The Manipulator

Nothingness, absolute and pure, was broken by a suggestion.


Slumber torn asunder. Twinges of tissue and cognition, and then he WAS.

~ ~

Tired. So tired… Confusion and disorientation numbed his mind like cotton wrapped hands. Thoughts felt like a jumble of dusty moths bumped plaintively against a dim light bulb. He couldn’t grasp where he was – what he was doing. His limbs felt stiff and unused.

The stony grip of anxiety seized his mind and burned in his lungs. A deep breath was impossible. Thin air pulled slowly through his nose, bringing with it the smell of fresh clothing and an acrid smell that reminded him of a dissected frog. His anxiety doubled when he realized his mouth wouldn’t open. A hand finally responded to his slow mind. It moved sluggishly, fumbled around haphazardly until it found his lips. Glue. Somebody had glued his lips shut while he slept. Anger and the inability to get a full breath drove his fingers to tear at his lips with a horrible frenzy.

Dry tissue tore without pain or blood. Thin air cascaded over his teeth and dry tongue. His lungs responded mechanically, filling, expelling. Fingers that slowly gained dexterity and feeling touched what should have been painful tears in his lips. He was grateful it didn’t hurt and started to relax slightly.

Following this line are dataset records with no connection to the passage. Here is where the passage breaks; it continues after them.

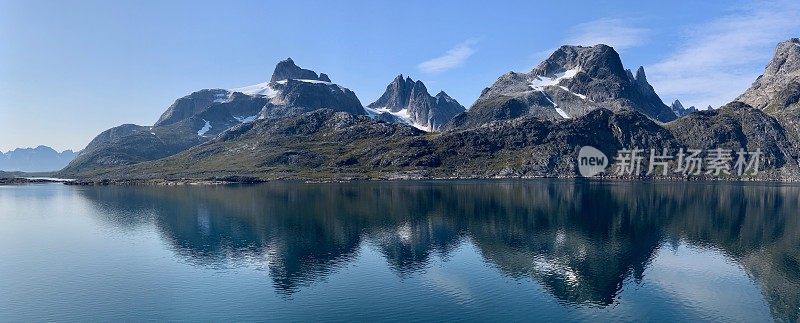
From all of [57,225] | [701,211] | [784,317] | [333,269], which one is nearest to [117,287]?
[333,269]

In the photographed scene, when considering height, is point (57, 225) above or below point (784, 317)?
above

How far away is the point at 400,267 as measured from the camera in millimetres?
100875

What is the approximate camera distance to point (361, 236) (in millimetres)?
133000

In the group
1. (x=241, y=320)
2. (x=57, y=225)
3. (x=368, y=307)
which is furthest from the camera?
(x=57, y=225)

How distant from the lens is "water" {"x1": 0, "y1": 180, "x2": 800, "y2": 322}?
75375 millimetres

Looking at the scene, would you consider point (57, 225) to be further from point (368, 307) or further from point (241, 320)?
point (368, 307)

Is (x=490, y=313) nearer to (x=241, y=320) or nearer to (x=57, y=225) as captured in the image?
(x=241, y=320)

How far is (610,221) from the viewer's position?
16100cm

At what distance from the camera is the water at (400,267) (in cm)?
7538

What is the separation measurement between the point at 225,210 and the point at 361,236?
75.5 meters

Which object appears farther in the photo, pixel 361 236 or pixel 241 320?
A: pixel 361 236

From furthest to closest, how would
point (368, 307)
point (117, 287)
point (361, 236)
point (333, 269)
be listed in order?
point (361, 236) < point (333, 269) < point (117, 287) < point (368, 307)

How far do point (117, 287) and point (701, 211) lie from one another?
627 ft

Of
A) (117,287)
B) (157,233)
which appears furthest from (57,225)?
(117,287)
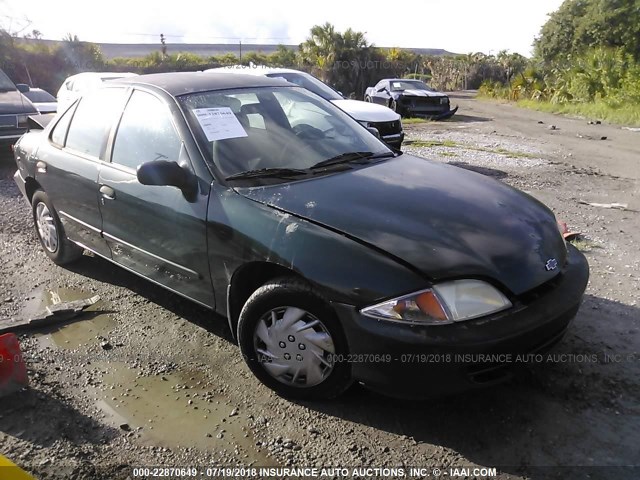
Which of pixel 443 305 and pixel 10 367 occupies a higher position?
pixel 443 305

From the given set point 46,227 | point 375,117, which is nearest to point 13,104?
point 46,227

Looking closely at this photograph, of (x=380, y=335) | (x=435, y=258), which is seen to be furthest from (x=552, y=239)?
(x=380, y=335)

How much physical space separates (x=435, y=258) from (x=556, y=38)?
105 feet

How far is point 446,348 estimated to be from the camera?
2.35m

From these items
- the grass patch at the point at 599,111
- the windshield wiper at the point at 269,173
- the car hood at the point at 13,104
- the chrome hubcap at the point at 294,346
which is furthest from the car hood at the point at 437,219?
the grass patch at the point at 599,111

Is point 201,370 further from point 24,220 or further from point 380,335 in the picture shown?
point 24,220

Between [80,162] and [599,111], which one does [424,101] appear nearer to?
[599,111]

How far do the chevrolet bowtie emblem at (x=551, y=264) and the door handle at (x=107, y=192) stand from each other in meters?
2.75

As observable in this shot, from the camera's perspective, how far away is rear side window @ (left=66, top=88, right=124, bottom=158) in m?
3.87

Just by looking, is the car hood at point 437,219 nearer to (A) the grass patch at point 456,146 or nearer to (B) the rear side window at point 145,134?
(B) the rear side window at point 145,134

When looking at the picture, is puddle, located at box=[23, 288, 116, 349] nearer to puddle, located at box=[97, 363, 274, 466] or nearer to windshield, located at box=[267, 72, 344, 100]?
puddle, located at box=[97, 363, 274, 466]

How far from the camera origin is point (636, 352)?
3217 millimetres

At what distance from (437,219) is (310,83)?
307 inches

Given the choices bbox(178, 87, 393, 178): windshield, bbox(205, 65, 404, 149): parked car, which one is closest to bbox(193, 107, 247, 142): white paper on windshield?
bbox(178, 87, 393, 178): windshield
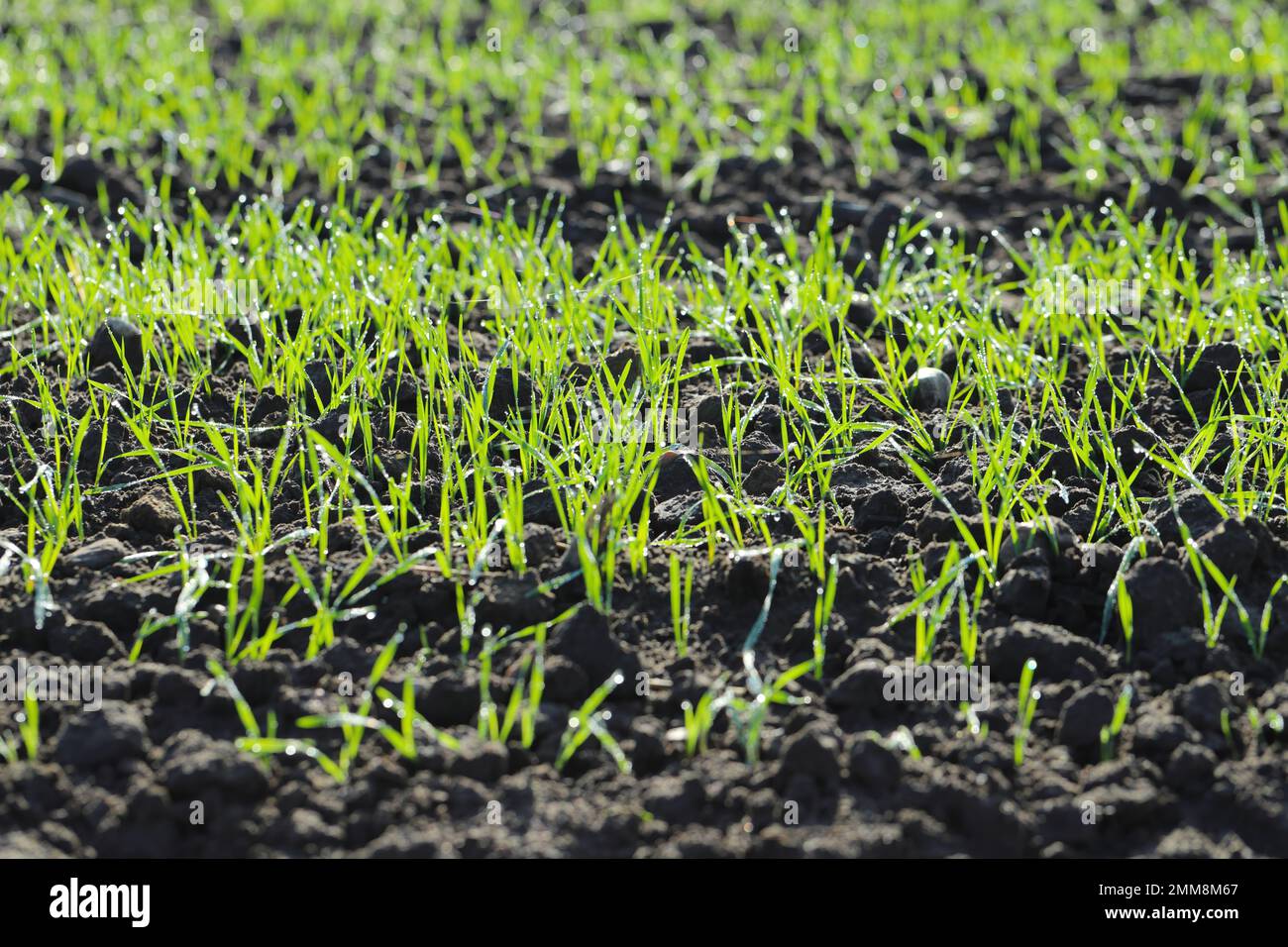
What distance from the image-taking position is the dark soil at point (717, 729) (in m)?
2.29

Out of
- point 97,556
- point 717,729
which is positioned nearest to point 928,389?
point 717,729

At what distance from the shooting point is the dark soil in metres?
2.29

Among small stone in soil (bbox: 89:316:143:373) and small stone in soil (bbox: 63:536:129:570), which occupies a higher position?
small stone in soil (bbox: 89:316:143:373)

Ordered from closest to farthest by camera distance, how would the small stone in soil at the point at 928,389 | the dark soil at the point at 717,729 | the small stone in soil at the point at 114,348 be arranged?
1. the dark soil at the point at 717,729
2. the small stone in soil at the point at 928,389
3. the small stone in soil at the point at 114,348

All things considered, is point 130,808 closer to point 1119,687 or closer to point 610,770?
point 610,770

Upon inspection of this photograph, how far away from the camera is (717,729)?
8.16 feet

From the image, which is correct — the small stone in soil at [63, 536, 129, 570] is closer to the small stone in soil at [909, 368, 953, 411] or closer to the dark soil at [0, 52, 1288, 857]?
the dark soil at [0, 52, 1288, 857]

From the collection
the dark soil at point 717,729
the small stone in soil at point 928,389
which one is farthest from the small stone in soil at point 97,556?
the small stone in soil at point 928,389

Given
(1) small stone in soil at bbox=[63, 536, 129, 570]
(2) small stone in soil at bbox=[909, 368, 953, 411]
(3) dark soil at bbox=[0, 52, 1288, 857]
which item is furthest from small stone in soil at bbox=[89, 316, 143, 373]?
(2) small stone in soil at bbox=[909, 368, 953, 411]

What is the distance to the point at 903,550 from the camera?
2926 millimetres

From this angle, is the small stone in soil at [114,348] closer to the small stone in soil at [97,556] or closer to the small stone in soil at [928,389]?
the small stone in soil at [97,556]

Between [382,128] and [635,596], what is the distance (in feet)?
9.39

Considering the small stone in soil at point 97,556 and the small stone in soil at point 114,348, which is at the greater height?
the small stone in soil at point 114,348
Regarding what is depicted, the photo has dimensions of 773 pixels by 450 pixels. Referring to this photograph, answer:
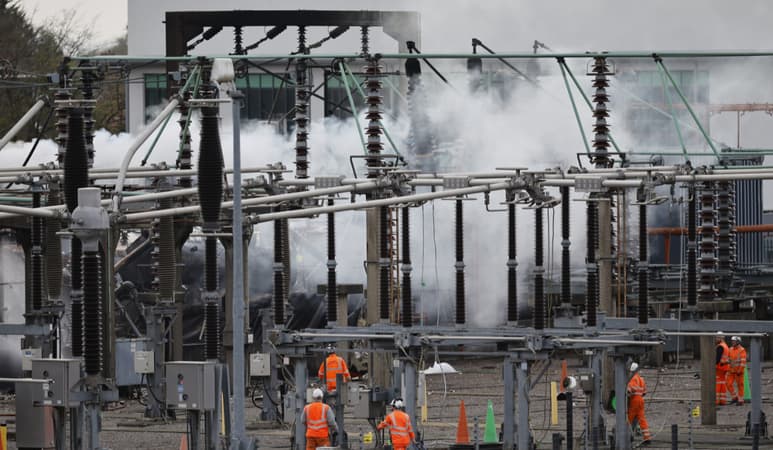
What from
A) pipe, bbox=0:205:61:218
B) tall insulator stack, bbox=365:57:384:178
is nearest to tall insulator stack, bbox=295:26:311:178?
tall insulator stack, bbox=365:57:384:178

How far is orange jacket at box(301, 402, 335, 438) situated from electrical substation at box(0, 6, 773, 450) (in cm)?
147

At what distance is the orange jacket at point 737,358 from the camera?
37.2 m

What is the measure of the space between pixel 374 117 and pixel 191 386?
887 cm

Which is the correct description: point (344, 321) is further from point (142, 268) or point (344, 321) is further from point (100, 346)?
point (100, 346)

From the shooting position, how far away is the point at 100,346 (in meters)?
21.6

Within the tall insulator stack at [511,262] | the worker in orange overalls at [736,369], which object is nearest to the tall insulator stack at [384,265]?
the tall insulator stack at [511,262]

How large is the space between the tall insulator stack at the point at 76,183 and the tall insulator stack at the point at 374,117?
7.66 meters

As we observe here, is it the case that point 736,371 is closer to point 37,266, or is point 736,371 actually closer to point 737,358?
point 737,358

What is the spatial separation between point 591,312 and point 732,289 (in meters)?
17.4

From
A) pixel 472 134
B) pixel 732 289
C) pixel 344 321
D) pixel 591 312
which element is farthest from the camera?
pixel 472 134

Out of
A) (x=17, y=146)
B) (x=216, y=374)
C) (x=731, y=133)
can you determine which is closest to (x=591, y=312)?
(x=216, y=374)

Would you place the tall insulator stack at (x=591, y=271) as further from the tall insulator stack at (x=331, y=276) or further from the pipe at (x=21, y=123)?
the pipe at (x=21, y=123)

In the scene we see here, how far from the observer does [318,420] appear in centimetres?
2655

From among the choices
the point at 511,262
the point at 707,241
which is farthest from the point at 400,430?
the point at 707,241
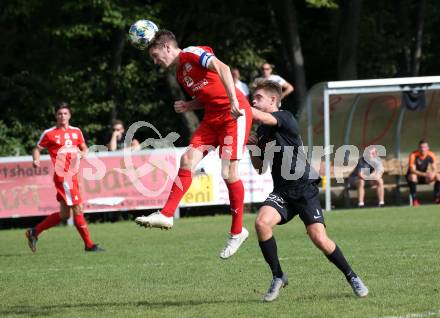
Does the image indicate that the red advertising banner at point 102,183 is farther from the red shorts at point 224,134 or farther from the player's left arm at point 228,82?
the player's left arm at point 228,82

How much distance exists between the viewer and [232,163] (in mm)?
8742

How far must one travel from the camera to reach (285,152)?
Result: 7.84 m

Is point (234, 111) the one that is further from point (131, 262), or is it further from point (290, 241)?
point (290, 241)

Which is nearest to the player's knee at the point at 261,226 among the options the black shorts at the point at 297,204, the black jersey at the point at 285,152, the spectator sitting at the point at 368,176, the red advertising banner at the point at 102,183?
the black shorts at the point at 297,204

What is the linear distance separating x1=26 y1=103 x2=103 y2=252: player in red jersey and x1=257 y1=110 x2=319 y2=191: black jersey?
5.96 m

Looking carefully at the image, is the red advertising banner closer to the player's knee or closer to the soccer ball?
the soccer ball

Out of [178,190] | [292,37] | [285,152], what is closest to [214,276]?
[178,190]

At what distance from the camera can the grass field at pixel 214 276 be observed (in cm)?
774

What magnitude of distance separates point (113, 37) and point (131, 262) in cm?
1453

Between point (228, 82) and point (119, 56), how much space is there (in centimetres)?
1792

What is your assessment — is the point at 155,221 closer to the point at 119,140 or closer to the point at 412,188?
the point at 119,140

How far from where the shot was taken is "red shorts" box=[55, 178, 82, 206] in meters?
13.5

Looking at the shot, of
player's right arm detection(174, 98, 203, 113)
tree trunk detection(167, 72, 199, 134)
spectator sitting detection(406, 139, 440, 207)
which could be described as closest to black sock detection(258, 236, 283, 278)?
player's right arm detection(174, 98, 203, 113)

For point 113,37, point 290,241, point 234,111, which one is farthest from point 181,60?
point 113,37
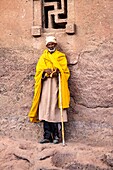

Another strange sensation penetrated the musky fog of his lethargic mind. His eyes felt like they had something in them. The total absence of light wouldn’t let him see what he was doing, so his hands touched their way past his torn lips, his cold nose, and found his eyes. Tufts of cotton had been stuffed between his eyelids and his eyes. ‘What the hell,’ he tried to scream, but it came out in a hoarse growl. “Wwuu du hehh!”

His hand shot out in an effort to throw away the cotton when it struck something solid. The loud ‘thunk’ reverberated around him as if he were in a closed space. The frantic movement of the severely claustrophobic possessed him as his legs kicked and struck out all around him. A cacophony of quick echoes filled the tight space. His fists pummeled the surface above him, to the side, underneath, and beyond his head. Wordless screams bounced off the smooth walls.

Animalistic fury filled his mind and fueled his raging muscles. His hand shot out in front of him, and struck the surface above his face. The welcome sound of a loud crack met his ears. Lungs pulled at the failing air in massive gulps, like a doomed fish flopping on the shore. A primal scream erupted from his bloodless lips as he struck out violently against his prison.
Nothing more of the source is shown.